Au cours des différentes missions, on a ramené quelques 400 kilos de roches lunaires qui sont toujours étudiées de nos jours et qui sont gardées dans une atmosphère neutre. Grâce aux différentes études scientifiques on a pu établir que la Terre et la Lune sont le résultat d’une collision entre deux masses. Les petits débris ont formé la Lune et les masses principales la Terre. Même si cette théorie est contestée par certains scientifiques, elle est pour l’instant la plus acceptée. Après Apollo, ce sont des sondes automatiques qui continuent de transmettre des données. Si ces sondes permettent d’éviter la prise de risque d’une mission humaine, elles n’ont pas la dextérité ni l’efficacité de l’homme.
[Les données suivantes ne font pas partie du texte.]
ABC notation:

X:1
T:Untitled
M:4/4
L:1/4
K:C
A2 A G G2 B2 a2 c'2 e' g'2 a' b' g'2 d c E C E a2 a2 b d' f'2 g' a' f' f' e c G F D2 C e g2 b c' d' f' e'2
A la fin des années 1990, George W. Bush lance le projet Constellation de renvoyer des équipages sur la Lune et une nouvelle capsule, Orion, est en construction. On avait le projet d’atterrir près du Pôle Sud de la Lune et pour cela, en 2008, on a fait des simulations de débarquement dans l’Arctique canadien. Barak Obama élu à la Maison Blanche la même année, suspendra le programme l’année suivante. Finalement le programme spatial américain est surtout porté par sa branche industrielle. On construit des appareils sans finalité concrète.
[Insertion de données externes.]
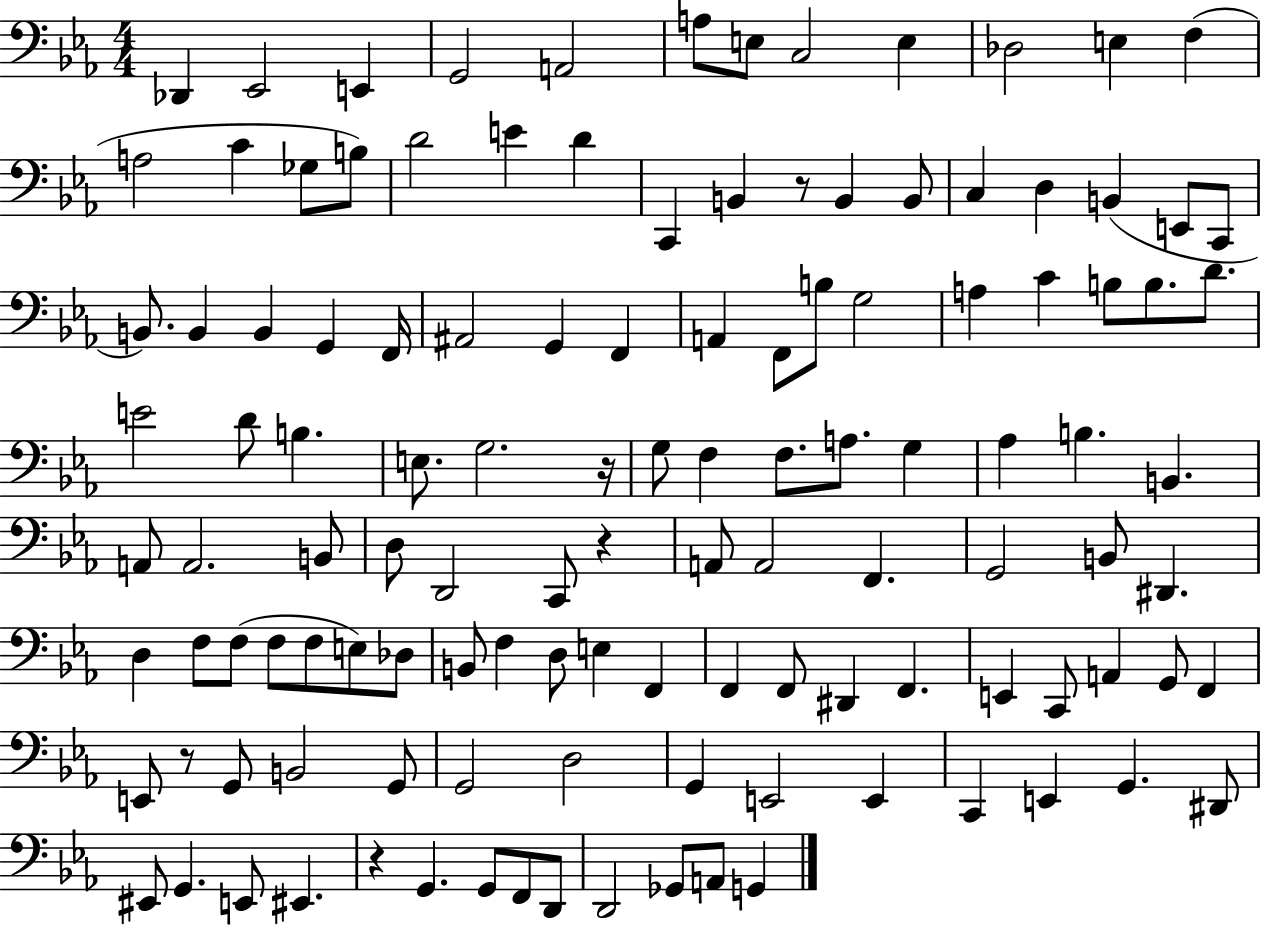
{
  \clef bass
  \numericTimeSignature
  \time 4/4
  \key ees \major
  \repeat volta 2 { des,4 ees,2 e,4 | g,2 a,2 | a8 e8 c2 e4 | des2 e4 f4( | \break a2 c'4 ges8 b8) | d'2 e'4 d'4 | c,4 b,4 r8 b,4 b,8 | c4 d4 b,4( e,8 c,8 | \break b,8.) b,4 b,4 g,4 f,16 | ais,2 g,4 f,4 | a,4 f,8 b8 g2 | a4 c'4 b8 b8. d'8. | \break e'2 d'8 b4. | e8. g2. r16 | g8 f4 f8. a8. g4 | aes4 b4. b,4. | \break a,8 a,2. b,8 | d8 d,2 c,8 r4 | a,8 a,2 f,4. | g,2 b,8 dis,4. | \break d4 f8 f8( f8 f8 e8) des8 | b,8 f4 d8 e4 f,4 | f,4 f,8 dis,4 f,4. | e,4 c,8 a,4 g,8 f,4 | \break e,8 r8 g,8 b,2 g,8 | g,2 d2 | g,4 e,2 e,4 | c,4 e,4 g,4. dis,8 | \break eis,8 g,4. e,8 eis,4. | r4 g,4. g,8 f,8 d,8 | d,2 ges,8 a,8 g,4 | } \bar "|."
}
Compte tenu du coût des programmes spatiaux, des investisseurs privés ont un rôle à jouer et prennent le relais des organismes d’état. Ainsi, Elon Musk, un Sud-africain installé aux Etats-Unis et milliardaire à trente ans, fonde Space X qui construit les fusées Falcon. Ces fusées sont très performantes et ont l’avantage de pouvoir être recyclées partiellement (à 30%) ce qui fait baisser les coûts. Falcon devient le principal concurrent d’Ariane. Elon Musk lance également le projet Big Falcon Rocket BFR qui pourra embarquer plusieurs dizaines d’astronautes dans un engin d’une taille jamais égalée. Le projet est déjà bien avancé et on prévoit le premier vol d’essai pour 2019. Entrepreneur privé, Elon Musk veut rentabiliser son entreprise et par conséquent il vend des voyages vers la Lune. Son premier client, le milliardaire et collectionneur d’art japonais Yusaku Maezawa, a réservé toutes les places du premier vol, prévu pour 2023.

CONCLUSION

L’objectif fixé au programme Apollo a été rempli au-delà de toute espérance. L’astronautique américaine a su développer dans un temps record un lanceur d’une puissance inimaginable dix ans auparavant, maîtriser complètement le recours à l’hydrogène pour sa propulsion et réussir à amener l’homme sur un autre astre. Aux yeux du monde entier le programme Apollo est une démonstration magistrale du savoir-faire américain. Pour beaucoup d’Américains ce succès démontre la supériorité de la société américaine même si cette foi est ébranlée à la même époque par la contestation liée à la guerre du Vietnam et le mouvement des droits civiques.

Bibliographie : « L’aventure Apollo » de Charles FRANKEL, Edition Dunod, Dépôt légal septembre 2018.